Goal => The data follows this line. Copy verbatim the line with "When presented with" and each line after it to the end.

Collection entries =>
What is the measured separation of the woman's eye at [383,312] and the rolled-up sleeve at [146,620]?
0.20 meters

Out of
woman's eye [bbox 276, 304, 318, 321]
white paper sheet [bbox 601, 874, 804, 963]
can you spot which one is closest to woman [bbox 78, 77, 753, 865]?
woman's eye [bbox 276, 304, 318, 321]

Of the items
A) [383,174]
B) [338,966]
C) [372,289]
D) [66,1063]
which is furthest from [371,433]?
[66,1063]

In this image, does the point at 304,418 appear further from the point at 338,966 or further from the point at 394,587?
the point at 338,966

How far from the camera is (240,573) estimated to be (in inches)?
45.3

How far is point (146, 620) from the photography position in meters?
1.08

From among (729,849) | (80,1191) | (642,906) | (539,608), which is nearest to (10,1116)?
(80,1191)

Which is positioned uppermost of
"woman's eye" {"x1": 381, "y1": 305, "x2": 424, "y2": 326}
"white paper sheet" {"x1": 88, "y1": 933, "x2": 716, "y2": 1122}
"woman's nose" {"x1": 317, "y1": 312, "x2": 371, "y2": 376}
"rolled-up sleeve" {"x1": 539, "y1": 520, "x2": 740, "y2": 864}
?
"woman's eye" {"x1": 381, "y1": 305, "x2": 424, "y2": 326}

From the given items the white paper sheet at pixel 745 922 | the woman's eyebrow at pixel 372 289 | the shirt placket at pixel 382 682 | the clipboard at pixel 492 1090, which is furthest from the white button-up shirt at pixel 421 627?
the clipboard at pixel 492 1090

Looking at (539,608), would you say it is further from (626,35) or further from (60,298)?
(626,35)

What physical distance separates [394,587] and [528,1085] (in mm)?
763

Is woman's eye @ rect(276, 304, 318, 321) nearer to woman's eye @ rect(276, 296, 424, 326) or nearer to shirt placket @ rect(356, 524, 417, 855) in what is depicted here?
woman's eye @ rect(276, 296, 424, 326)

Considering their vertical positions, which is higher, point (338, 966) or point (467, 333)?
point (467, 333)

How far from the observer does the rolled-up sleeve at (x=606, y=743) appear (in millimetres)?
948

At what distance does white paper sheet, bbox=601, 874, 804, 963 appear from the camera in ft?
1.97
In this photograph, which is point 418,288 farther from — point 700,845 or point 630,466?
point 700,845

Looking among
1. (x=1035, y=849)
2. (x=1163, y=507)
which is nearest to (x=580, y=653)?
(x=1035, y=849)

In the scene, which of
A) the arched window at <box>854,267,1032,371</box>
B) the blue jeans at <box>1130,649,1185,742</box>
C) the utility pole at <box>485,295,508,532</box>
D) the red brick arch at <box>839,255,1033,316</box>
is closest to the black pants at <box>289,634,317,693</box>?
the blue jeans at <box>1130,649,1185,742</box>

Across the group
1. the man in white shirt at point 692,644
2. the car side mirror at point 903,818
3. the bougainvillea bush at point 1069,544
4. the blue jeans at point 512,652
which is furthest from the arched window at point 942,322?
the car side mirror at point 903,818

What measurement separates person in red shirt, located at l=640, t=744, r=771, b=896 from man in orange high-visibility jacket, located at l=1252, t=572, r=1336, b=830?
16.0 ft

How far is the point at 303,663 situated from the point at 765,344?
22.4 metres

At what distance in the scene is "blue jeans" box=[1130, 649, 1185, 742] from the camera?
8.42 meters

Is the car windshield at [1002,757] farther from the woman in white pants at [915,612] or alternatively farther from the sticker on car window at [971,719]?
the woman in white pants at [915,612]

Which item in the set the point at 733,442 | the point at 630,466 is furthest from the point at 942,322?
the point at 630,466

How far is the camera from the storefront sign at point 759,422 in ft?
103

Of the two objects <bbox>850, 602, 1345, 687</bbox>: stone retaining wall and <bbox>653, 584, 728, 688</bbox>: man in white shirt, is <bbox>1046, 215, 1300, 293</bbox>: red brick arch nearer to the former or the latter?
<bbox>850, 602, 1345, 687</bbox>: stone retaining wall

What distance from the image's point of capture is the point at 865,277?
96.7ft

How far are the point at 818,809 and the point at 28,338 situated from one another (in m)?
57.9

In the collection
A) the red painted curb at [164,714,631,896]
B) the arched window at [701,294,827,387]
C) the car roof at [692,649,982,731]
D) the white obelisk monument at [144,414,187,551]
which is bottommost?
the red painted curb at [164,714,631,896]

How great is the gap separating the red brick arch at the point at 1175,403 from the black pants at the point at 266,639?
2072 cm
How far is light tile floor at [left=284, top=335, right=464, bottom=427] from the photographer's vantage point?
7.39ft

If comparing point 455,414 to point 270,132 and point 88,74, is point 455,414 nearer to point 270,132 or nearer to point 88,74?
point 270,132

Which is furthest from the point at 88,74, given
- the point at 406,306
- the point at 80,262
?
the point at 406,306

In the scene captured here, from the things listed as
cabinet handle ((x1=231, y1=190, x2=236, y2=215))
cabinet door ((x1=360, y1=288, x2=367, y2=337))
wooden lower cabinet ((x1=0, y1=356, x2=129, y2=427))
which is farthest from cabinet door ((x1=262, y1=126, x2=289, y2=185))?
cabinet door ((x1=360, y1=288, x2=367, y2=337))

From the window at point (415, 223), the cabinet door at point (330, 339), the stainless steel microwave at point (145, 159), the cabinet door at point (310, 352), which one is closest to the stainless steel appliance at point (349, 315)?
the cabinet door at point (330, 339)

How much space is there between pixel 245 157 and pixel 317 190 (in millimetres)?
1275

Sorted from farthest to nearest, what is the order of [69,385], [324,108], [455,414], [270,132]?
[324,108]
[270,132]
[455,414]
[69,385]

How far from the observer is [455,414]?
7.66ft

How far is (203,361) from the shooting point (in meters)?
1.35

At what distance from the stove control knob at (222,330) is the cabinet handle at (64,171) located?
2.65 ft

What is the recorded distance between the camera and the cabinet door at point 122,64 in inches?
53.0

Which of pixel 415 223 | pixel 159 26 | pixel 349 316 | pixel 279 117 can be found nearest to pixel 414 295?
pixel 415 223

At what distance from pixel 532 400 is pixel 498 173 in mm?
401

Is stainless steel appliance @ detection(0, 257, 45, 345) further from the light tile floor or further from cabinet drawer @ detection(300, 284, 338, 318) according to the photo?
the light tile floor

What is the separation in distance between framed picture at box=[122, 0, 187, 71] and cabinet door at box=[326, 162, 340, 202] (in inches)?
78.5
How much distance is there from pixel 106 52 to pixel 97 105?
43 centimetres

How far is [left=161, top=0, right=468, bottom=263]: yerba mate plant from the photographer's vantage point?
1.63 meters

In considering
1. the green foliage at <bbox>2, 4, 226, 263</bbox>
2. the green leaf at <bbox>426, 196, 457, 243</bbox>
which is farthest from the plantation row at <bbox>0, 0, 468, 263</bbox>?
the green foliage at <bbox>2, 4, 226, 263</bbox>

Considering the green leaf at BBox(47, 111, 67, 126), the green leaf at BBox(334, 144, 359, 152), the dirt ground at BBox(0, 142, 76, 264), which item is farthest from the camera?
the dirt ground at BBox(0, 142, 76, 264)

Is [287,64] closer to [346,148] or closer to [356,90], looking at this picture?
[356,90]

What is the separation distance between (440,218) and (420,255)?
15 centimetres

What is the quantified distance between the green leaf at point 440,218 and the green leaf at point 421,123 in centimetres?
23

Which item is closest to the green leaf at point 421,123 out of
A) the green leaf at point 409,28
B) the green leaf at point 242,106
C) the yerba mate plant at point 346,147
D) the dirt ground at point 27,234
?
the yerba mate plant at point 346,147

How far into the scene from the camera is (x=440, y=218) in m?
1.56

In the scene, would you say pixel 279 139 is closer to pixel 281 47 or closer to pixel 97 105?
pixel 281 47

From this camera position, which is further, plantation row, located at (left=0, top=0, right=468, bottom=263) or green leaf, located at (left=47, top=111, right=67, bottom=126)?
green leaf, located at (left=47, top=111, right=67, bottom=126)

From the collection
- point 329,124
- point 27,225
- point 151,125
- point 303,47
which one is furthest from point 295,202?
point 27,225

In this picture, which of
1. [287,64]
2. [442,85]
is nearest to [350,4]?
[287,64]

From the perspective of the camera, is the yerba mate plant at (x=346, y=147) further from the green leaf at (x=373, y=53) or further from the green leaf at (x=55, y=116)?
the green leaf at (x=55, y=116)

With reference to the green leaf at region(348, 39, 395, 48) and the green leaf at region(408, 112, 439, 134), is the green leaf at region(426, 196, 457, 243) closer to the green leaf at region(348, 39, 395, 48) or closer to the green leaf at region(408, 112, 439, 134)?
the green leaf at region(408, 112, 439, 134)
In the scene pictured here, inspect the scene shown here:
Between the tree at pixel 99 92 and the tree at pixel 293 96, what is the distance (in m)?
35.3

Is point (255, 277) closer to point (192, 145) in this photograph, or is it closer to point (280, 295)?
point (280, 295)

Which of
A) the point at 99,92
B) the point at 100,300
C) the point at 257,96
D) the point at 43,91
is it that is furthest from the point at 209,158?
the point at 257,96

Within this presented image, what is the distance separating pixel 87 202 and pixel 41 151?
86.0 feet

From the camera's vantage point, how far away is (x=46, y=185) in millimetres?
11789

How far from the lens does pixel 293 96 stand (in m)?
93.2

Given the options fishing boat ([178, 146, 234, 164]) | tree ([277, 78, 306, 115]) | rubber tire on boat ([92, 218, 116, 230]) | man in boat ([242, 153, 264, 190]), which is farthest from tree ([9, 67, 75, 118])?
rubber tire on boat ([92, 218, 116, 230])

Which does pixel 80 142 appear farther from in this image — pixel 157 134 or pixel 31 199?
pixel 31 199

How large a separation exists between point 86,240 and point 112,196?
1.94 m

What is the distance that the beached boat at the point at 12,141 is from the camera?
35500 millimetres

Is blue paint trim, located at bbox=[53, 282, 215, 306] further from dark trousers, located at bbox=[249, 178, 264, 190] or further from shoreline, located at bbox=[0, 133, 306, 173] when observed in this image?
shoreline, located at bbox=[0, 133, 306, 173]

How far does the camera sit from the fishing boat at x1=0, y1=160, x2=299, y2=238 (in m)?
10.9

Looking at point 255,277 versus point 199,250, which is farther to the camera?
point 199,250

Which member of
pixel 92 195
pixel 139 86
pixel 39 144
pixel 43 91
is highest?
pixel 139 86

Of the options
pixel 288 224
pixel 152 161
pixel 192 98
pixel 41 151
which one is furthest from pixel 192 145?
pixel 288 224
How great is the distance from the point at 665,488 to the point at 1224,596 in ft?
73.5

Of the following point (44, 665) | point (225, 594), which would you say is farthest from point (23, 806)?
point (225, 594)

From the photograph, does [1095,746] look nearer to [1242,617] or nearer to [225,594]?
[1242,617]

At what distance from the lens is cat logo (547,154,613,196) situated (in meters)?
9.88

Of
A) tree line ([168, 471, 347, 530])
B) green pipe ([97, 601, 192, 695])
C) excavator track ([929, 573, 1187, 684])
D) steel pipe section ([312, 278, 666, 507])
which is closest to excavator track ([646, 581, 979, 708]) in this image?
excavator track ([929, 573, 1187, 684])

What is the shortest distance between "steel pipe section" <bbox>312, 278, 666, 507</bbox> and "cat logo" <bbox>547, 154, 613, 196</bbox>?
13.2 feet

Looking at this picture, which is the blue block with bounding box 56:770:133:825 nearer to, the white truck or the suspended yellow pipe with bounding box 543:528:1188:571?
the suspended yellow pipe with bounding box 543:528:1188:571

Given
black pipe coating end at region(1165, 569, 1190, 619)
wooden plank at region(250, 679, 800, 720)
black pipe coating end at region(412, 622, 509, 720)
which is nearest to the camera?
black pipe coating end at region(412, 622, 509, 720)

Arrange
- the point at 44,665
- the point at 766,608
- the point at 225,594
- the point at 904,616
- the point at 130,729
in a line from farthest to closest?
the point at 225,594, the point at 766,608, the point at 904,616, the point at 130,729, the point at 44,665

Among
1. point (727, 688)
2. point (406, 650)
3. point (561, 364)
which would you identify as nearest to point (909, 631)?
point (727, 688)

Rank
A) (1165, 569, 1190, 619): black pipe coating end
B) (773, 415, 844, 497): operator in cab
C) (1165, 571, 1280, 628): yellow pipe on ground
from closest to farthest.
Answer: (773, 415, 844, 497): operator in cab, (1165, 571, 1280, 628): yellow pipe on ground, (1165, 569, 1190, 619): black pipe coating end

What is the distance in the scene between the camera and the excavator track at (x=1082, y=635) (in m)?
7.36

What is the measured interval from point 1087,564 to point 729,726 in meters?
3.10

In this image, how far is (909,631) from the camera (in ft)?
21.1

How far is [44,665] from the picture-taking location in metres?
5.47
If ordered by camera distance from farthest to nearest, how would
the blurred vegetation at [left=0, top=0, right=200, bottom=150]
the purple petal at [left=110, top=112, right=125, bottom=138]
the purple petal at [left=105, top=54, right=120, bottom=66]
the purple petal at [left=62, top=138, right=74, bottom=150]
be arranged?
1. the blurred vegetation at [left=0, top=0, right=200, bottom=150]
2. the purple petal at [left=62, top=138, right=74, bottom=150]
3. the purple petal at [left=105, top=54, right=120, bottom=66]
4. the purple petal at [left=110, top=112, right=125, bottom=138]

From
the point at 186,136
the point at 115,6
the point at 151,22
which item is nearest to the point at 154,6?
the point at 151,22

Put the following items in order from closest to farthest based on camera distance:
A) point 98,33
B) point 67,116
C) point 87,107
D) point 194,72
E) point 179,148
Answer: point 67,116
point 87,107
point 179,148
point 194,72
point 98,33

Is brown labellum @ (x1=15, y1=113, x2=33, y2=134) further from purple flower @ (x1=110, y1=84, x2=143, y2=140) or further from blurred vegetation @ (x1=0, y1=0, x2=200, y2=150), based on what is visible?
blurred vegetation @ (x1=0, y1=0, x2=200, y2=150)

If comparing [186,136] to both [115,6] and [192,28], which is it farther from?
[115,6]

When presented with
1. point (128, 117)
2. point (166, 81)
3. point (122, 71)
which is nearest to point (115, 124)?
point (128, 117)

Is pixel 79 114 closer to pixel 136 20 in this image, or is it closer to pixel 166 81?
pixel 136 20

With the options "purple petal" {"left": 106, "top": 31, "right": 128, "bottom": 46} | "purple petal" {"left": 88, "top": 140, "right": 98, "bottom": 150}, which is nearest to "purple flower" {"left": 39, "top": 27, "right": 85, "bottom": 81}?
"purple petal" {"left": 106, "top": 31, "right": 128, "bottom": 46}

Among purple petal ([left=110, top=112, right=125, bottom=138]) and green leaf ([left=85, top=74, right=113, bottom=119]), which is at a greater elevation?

Expected answer =>
When presented with
1. point (128, 117)
2. point (166, 81)
3. point (122, 71)
which is nearest to point (115, 124)?
point (128, 117)

Is pixel 79 114 closer to pixel 136 20 in this image, or is it closer to pixel 166 81?
pixel 136 20

With the options "purple petal" {"left": 106, "top": 31, "right": 128, "bottom": 46} | "purple petal" {"left": 88, "top": 140, "right": 98, "bottom": 150}, which is nearest to "purple flower" {"left": 39, "top": 27, "right": 85, "bottom": 81}?
"purple petal" {"left": 106, "top": 31, "right": 128, "bottom": 46}

Among purple petal ([left=110, top=112, right=125, bottom=138]) and green leaf ([left=85, top=74, right=113, bottom=119]), which is at a greater elevation?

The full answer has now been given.